A la descente du train, j’ai retrouvé ma cousine Arlette après trois ans de séparation. Alors que je m’attendais à prendre une belle voiture américaine, elle m’a dit :«Viens, on va marcher, tu en auras bientôt assez de la voiture !» J’ai accompagné Arlette au lycée, j’ai fait des progrès en anglais mais je n’ai pas apprécié la compagnie des autres enfants et je n’ai pas eu envie de rester en Amérique.

Pendant ce séjour, j’ai eu la chance de pouvoir faire du tourisme, visite aux chutes du Niagara, Chicago, ses gratte-ciel, son lac. Maman et moi avons pris le Santa Fé train pour traverser depuis Chicago, les Etats Unis d’est en ouest. Quels paysages impressionnants. Nous avons fait un arrêt, à New Mexico, des Indiens attendaient les passagers sur le quai. Je me suis offert une petite poupée indienne. Nous allions à Pasadena, banlieue de Los Angeles, Californie, pour retrouver les deux tantes encore vivantes de ma mère. Ce fut une rencontre émouvante, elles lui ont fait de très beaux cadeaux, ceux qu’elles n’avaient pas pu lui offrir au moment de son mariage : un ensemble cafetière, théière, sucrier en métal argenté et une nappe brodée. Nous sommes restées quelques jours et avons pu visiter un peu la région.

Après l’été, Maman et moi avons repris le chemin de retour vers l’Europe, un nouveau voyage en bateau. Fulek est resté sur place, le temps de liquider l’affaire qu’il avait créée, un pressing. Il rentrera un peu plus tard. De retour à Paris, j’ai repris le chemin du lycée et Maman est allée travailler dans un atelier de confection. Quand il est rentré, comme il était souffrant, ils ont décidé de changer d’activité. Ils ont repris un commerce d’alimentation. Nous avons déménagé dans un appartement proche du commerce. Cette fois nous avions tout  le confort sauf le téléphone. Il faudra encore quelque temps.

En août 1953, la famille Brod est aussi revenue à Paris, le noyau dur de ma famille était reconstitué. Grâce aux efforts de ma famille, j’ai pu faire des études. Je suis diplômée du tourisme. En 1960, je travaillais dans une agence de voyage et j’ai pu m’offrir un beau circuit en Grèce et en Israël. C’est là que j’ai rencontré des amis d’enfance de ma mère. Ses meilleures amies, des sœurs jumelles, qui ont pu lui donner quelques détails sur la vie de sa famille. Elles avaient espéré que la plus jeune de ses sœurs avait peut être survécu. Malheureusement non. L’un de ses frères avec son enfant se sont noyés en tentant d’échapper aux soldats allemands qui les poursuivaient. Quelle émotion ! J’ai aussi fait la connaissance d’un de ses amis, à l’époque, journaliste au Maariv, qui m’a emmenée dans sa tournée au nord d’Israël. Ils n’ont échappé au massacre que parce qu’ils ont pu sortir de Tarnow assez tôt. Ils n’ont pas été enfermés dans le ghetto. Ils ont traversé l’Europe, la Russie, pour atteindre la Palestine.

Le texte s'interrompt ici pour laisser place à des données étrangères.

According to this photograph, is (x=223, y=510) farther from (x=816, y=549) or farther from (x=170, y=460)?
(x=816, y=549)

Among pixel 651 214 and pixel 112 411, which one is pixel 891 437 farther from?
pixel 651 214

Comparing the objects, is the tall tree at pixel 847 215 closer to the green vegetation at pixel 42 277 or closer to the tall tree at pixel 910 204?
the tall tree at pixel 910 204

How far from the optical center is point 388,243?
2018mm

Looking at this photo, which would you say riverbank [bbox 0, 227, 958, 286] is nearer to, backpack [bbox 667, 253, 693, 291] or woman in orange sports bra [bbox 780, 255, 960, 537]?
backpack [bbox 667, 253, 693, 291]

Nous n’avons rien su de ce qu’il était advenu de la famille de mon père à Radom. Le ghetto a été entièrement liquidé. En relisant ces lignes, je reste très nostalgique quand je réalise combien de membres de ma famille ont disparu, combien d’enfants ont été assassinés.

Je suis toujours en contact avec la famille américaine, en particulier avec la fille et maintenant avec la petite-fille de l’oncle de Maman (côté paternel). Nous nous retrouvons de chaque côté de l’Atlantique à l’occasion de mariages par exemple. A Paris, la famille s’est légèrement agrandie grâce aux mariages et aux naissances mais nous sommes loin des familles nombreuses d’antan.

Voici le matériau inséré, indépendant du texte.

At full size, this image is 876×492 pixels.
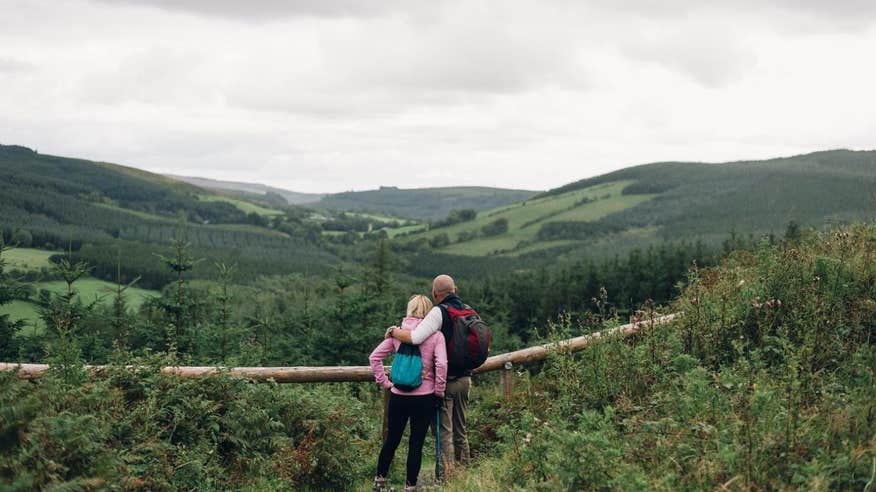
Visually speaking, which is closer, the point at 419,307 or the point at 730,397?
the point at 730,397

Et maintenant, 1961, ma vie va changer, c’est l’année de mon mariage. A mon retour de voyage en janvier 1961, je suis allée à la W.I.S.O., Women International Sionist Organisation, section jeunes. Les mères juives souhaitaient que leurs adolescents se rencontrent. C’est là que j’ai fait la connaissance d’Edmond Eichel. Il est né en 1936. Son enfance, sa vie pendant et après la guerre, très semblables à mon histoire, nous ont rapprochés. Nous nous sommes mariés le 1er  décembre 1961 à la mairie du 20ème de Paris et le dimanche 3 décembre, à la synagogue de la rue Montevideo à Paris 16ème. Nous avons eu deux enfants, un fils, Frédéric né le 12 juin 1964, puis une fille, Patricia, née le 18 juillet 1965.